Wednesday, February 1, 2017

‘Extreme Individualism’ of Russians Makes Cooperation with Others, Even the State, Problematic, Sociologist Says



Paul Goble

            Staunton, February 1 – Russia society today is “extremely individualistic,” Larisa Nikolskaya says, with most people focusing on their own survival rather than any broader goals, a pattern that simultaneously prevents the formation of groups for the promotion of any political cause and makes Russians less willing to sacrifice for the state than many think.

            That is the conclusion offered by Larisa Nikolskaya, a Moscow sociologist, in a study published at the end of last year (isras.ru/index.php?page_id=1198&id=4917) that has been summarized and expanded today by Pavel Pryanikov on his Tolkovatel portal (ttolk.ru/2017/02/01/крайний-индивидуализм-россиян-и-моск/).

            In Russia, the sociologist says, there are “two types of social adaptation: active and inert. The active type is characterized by an orientation toward initiative, entrepreneurialism, [and] a readiness to accept change. The inert type, on the contrary, seeks to strengthen the status quo, control from outside and stability and reproduction of the self in an unchanged way.”

            Polls show that about 40 percent of Russians fall in the active category, about 37 percent in the inert one, and some 23 percent manifest a combination of the two.  And the attitudes of the two are very different in many ways but profoundly the same in the Russian context in others, Nikolskaya suggests.

            “For Russians of the active type, social justice is achieved through the securing of human rights, democracy and the freedom of self-expression, but in Russia this is interpreted as having a powerful state which unites various peoples.” For the inert, there is “a demand for a harsh power which can secure order and also a return to traditional values.”

            Thus, there is support for a strong state from both groups albeit for different reasons, but even support for the state has its limits because of the extreme individualism of Russians.  Some 56 percent of them say personal interests are more important than anything else, while only 36 percent are “prepared to sacrifice their own wellbeing for social goals.”

            That pattern has been extremely stable over time, the sociologist continues, but Pryanikov for his part argues that “the syndrome of ‘negative family-ism’ has been again reproduced in the conditions of the drawn-out financial-economic crisis.”  And that in turn has led to the rise of “a new type of individualism,” one hostile to cooperation and anyone’s rules but his or her own.

            The Russian commentator cites the earlier findings of Russian scholar V.V. Petukhov that “Russian individualism is the individualism of people who have encountered difficult problems of survival and therefore it does not yet give impulses for various forms of civic and professional consolidation and solidarity.”

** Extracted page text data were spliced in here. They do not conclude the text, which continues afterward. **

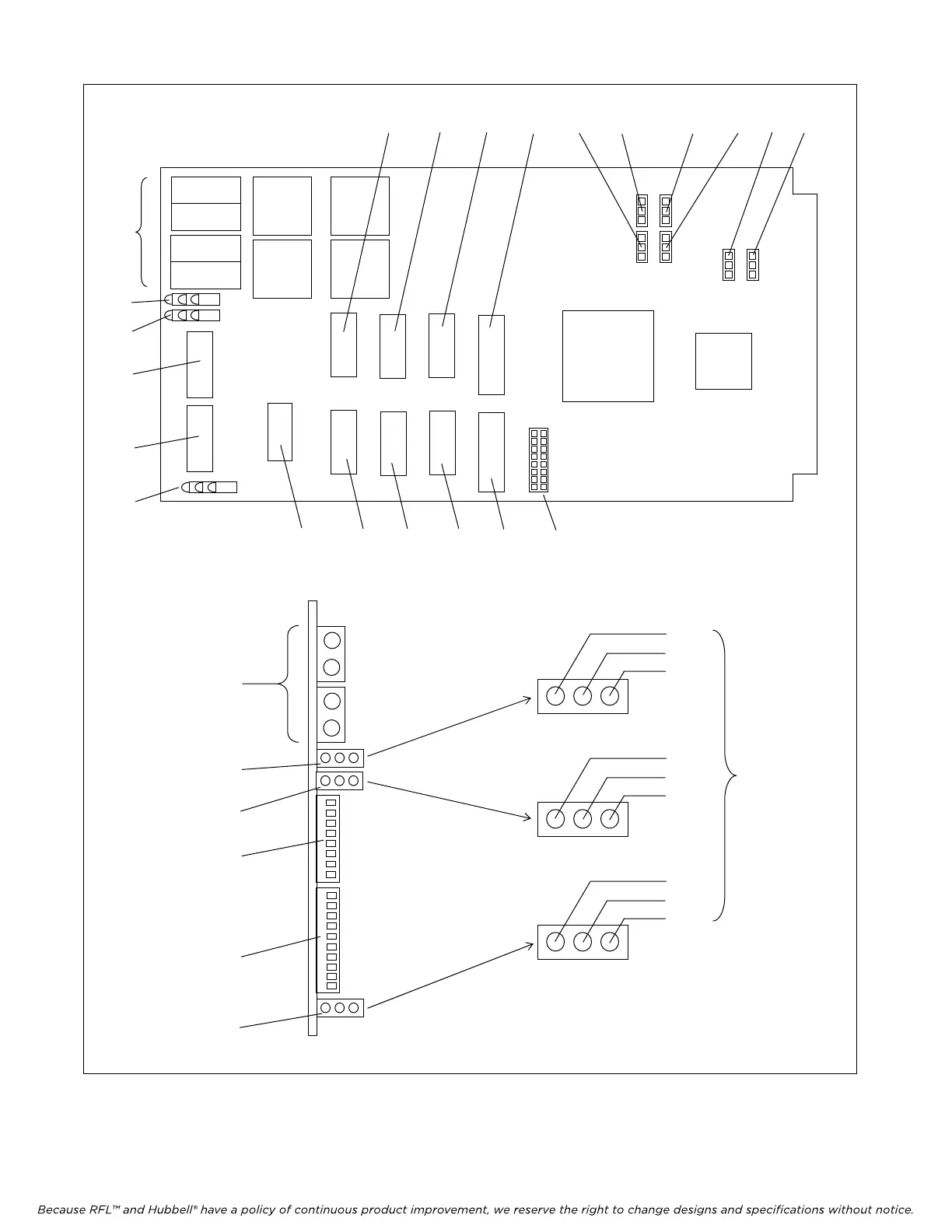 Because RFL™ and Hubbell® have a policy of continuous product improvement, we reserve the right to change designs and specifications without notice.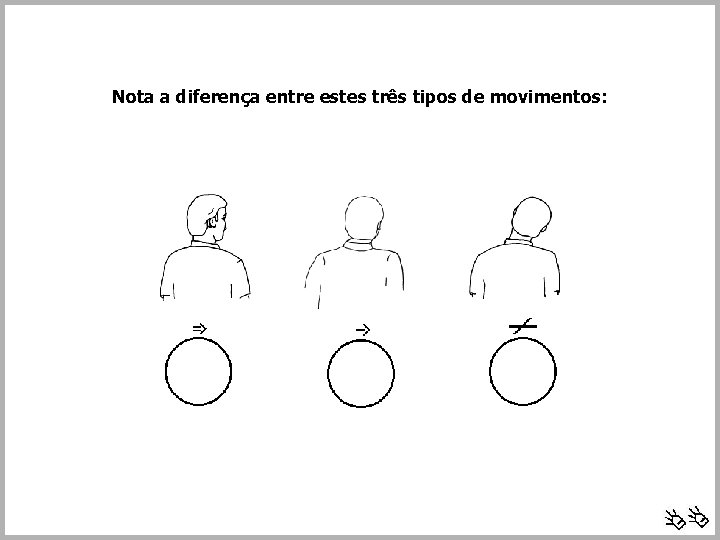 Nota a diferença entre estes três tipos de movimentos: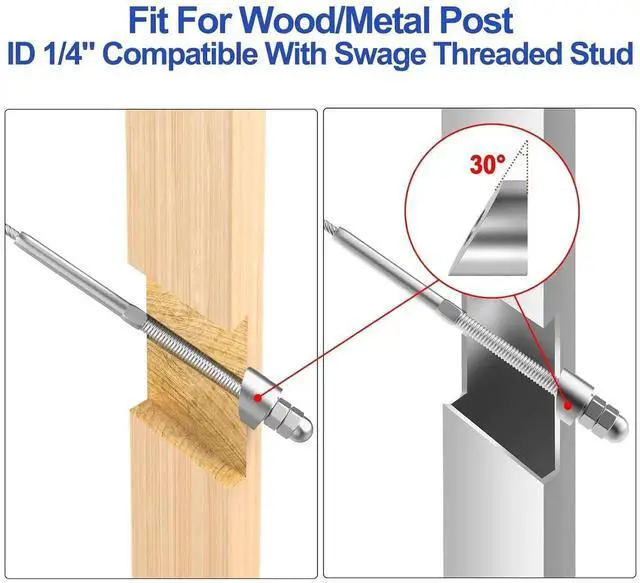 Fit For Wood/Metal Post
ID 1/4" Compatible With Swage Threaded Stud

30°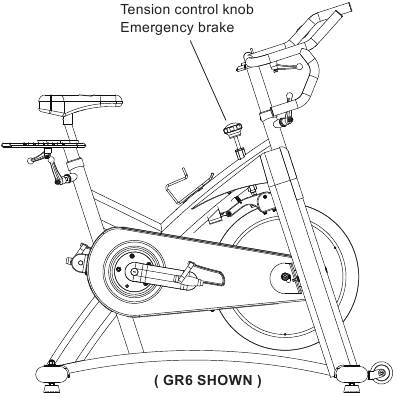 Tension control knob
Emergency brake

( GR6 SHOWN )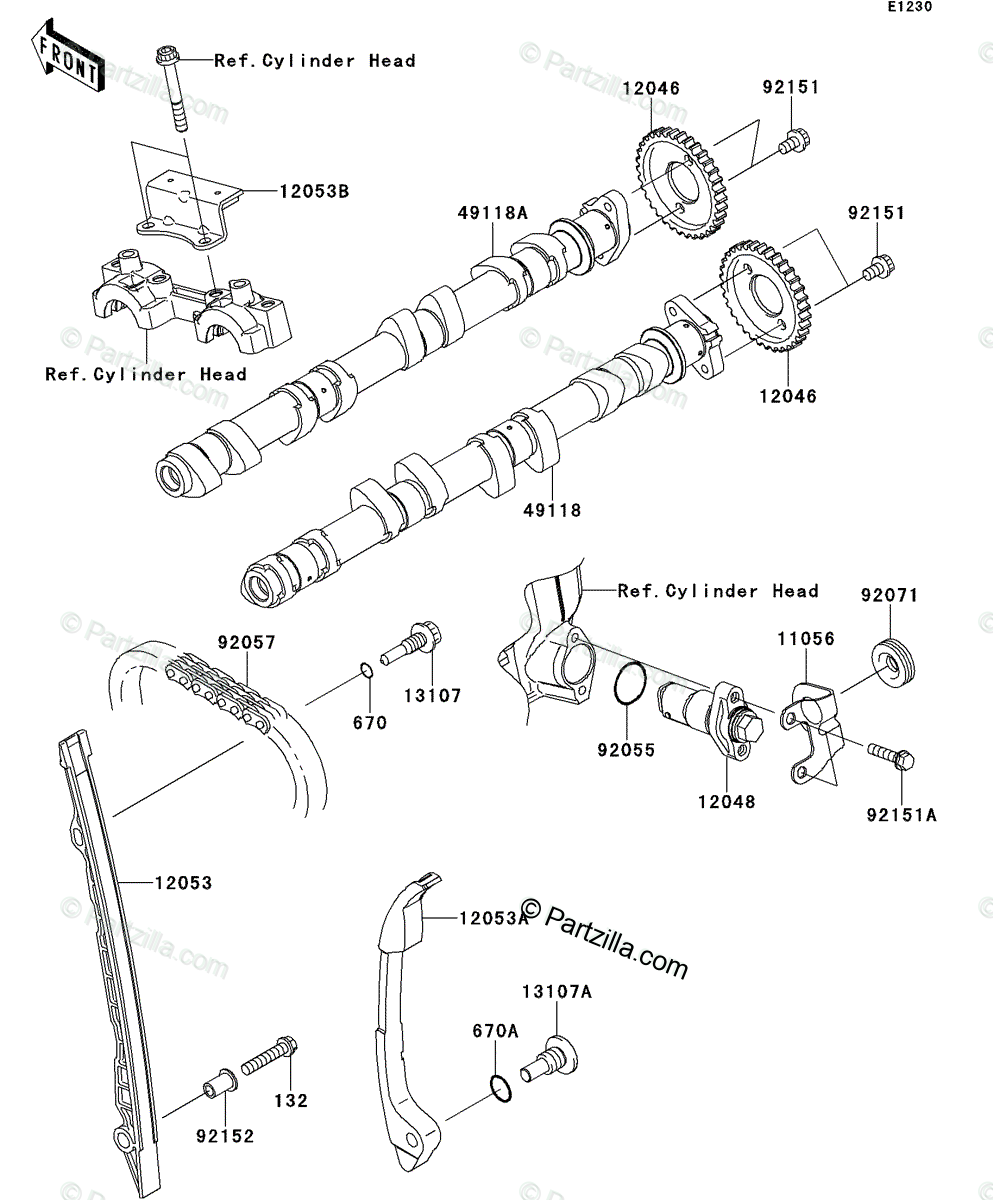 E1230

FRONT

Ref.Cylinder Head

12046

92151

12053B

49118A

92151

Ref.Cylinder Head

12046

49118

Ref.Cylinder Head

92071

92057

11056

13107

670

92055

12048

92151A

12053

12053A

© Partzilla.com

13107A

670A

132

92152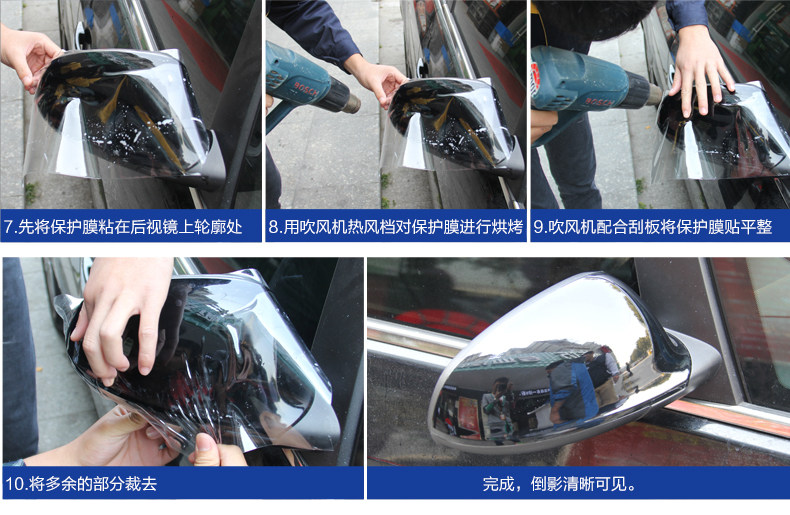 BOSCH

BOSCH

7.先将保护膜粘在后视镜上轮廓处

8.用吹风机热风档对保护膜进行烘烤

9.吹风机配合刮板将保护膜贴平整

10.将多余的部分裁去

完成，倒影清晰可见。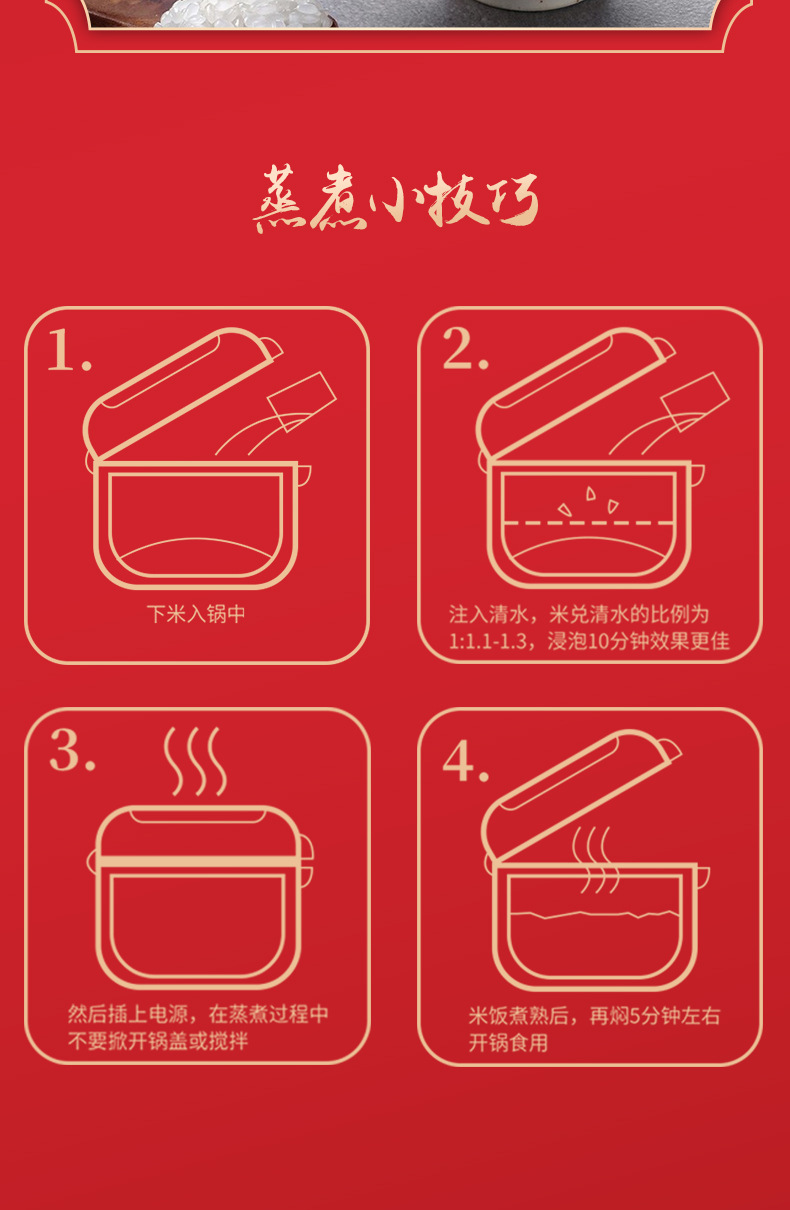 蒸煮小技巧

1.

下米入锅中

2.

注入清水，米兑清水的比例为1:1.1-1.3，浸泡10分钟效果更佳

3.

然后插上电源，在蒸煮过程中不要掀开锅盖或搅拌

4.

米饭煮熟后，再焖5分钟左右开锅食用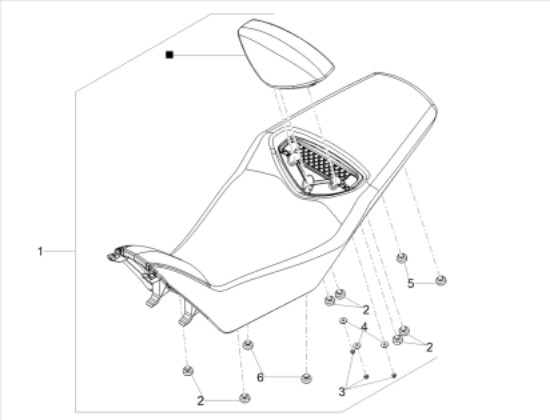 ■
1
5
2
4
2
6
3
2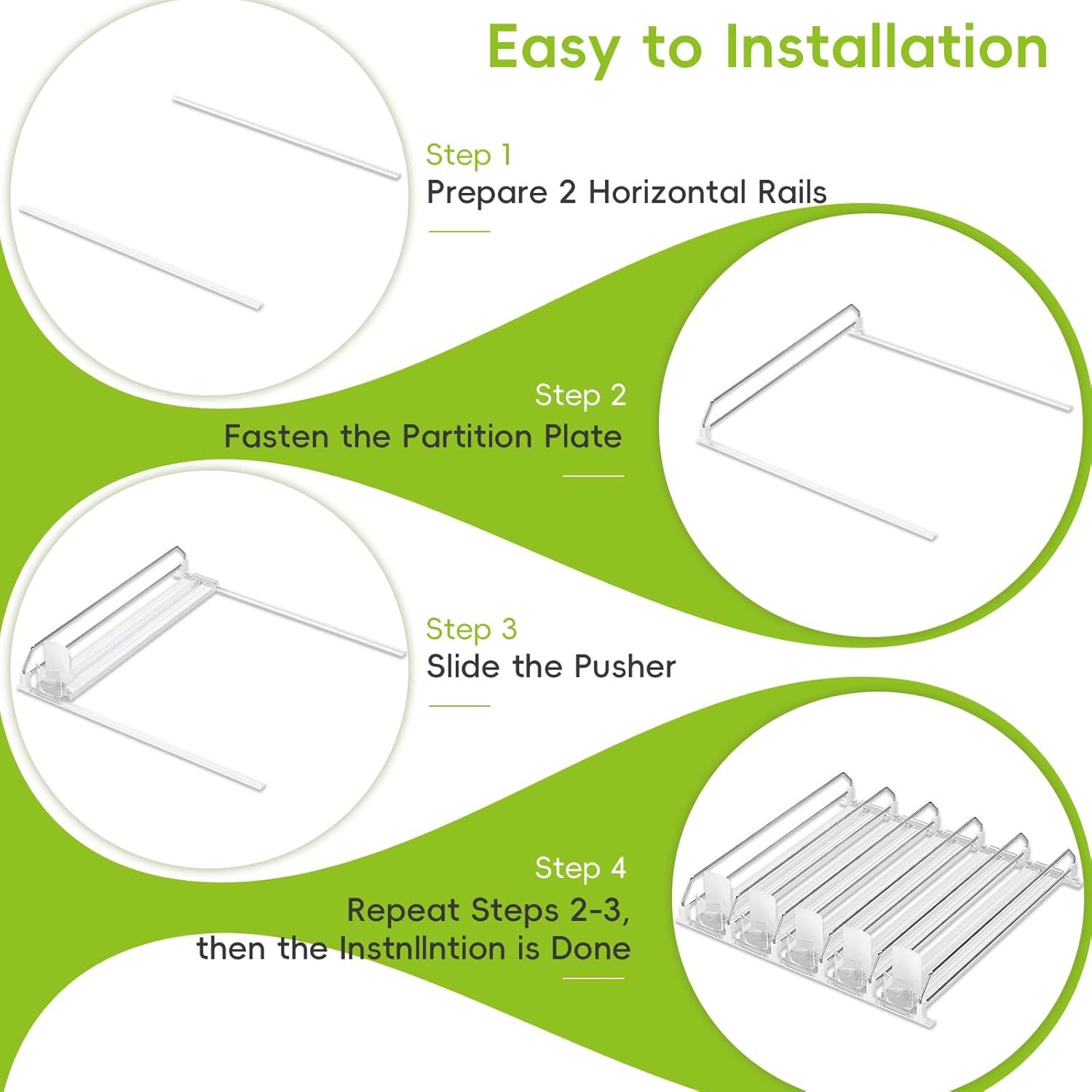 Easy to Installation

Step 1
Prepare 2 Horizontal Rails

Step 2
Fasten the Partition Plate

Step 3
Slide the Pusher

Step 4
Repeat Steps 2-3, then the Instnllntion is Done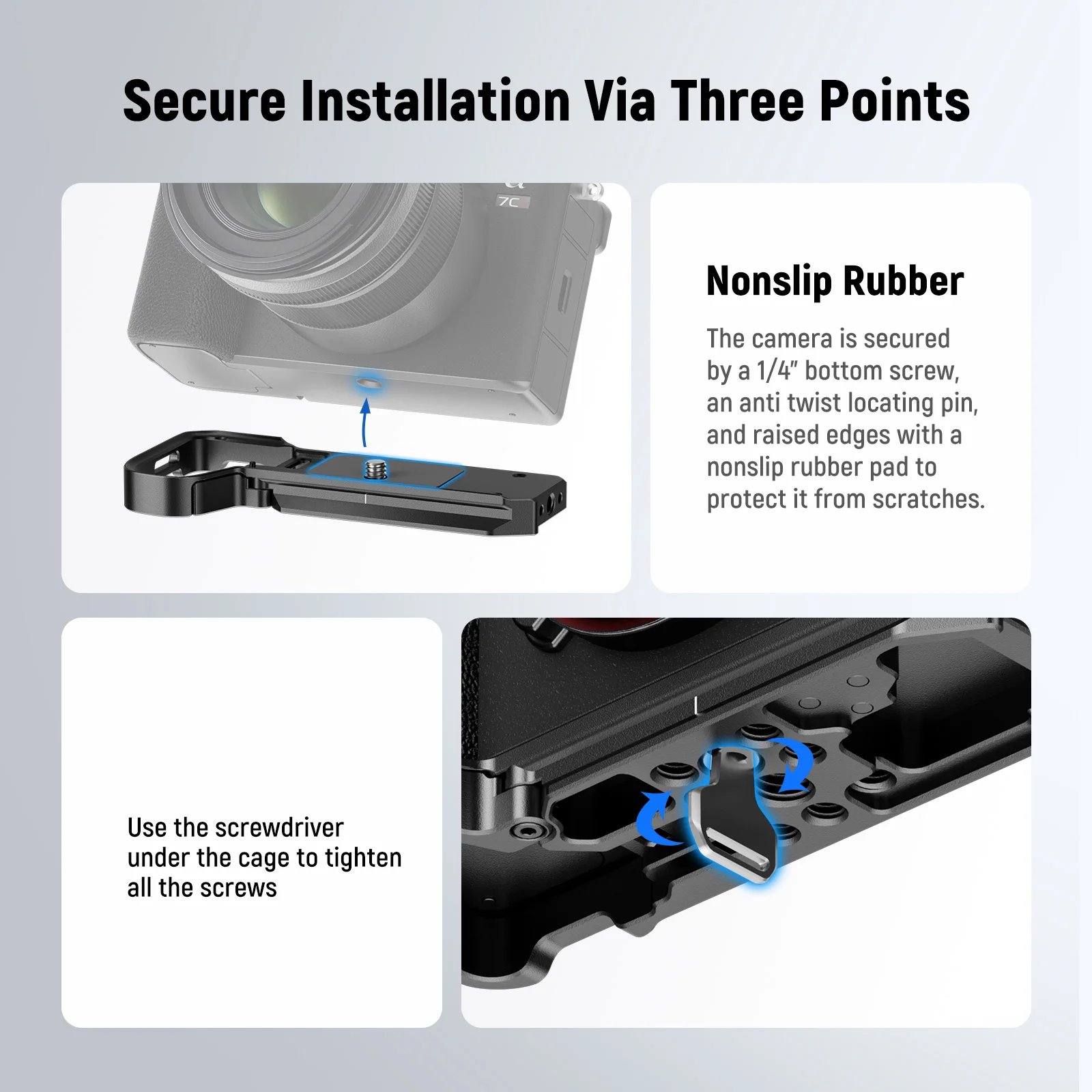 Secure Installation Via Three Points

7C

Nonslip Rubber

The camera is secured by a 1/4" bottom screw, an anti twist locating pin, and raised edges with a nonslip rubber pad to protect it from scratches.

Use the screwdriver under the cage to tighten all the screws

            Nikolskaya says that this situation is unlikely to improve and may get worse if the Russian powers that be continue to operate without regard to the attitudes of the population whose members will then increasingly view the state as yet another external group with which they do not want to cooperate.

            That points to an increase in the dangers American political scientist R.D. Putnam pointed to in the 1990s.  He suggested at that time that “in the absence in society of mutuality and structures of civic involvement, the variant of the Italian South – amoral family actions, clientelism, illegality, ineffective rule and economic stagnation is a more likely outcome than democratization and economic progress.”

                Indeed, he famously observed that the future of Moscow may be seen in the past and present of Palermo, the hope of the Sicilian mafia. (See Putnam’s Making Democracy Work: Civic Traditions in Modern Italy (Princeton, 1993). In the view of Pryanikov, the situation in Russia has not gotten better but worse as he argues the research of Nikolskaya shows.

            “In such circumstances,” Pryanikov continues, there is little reason to think that Russians are likely to “strive to combine with one another for the resolution of common problems.” Indeed, “they are step by step losing the ability to collective resistance to those forces which crudely violate their rights and freedoms.”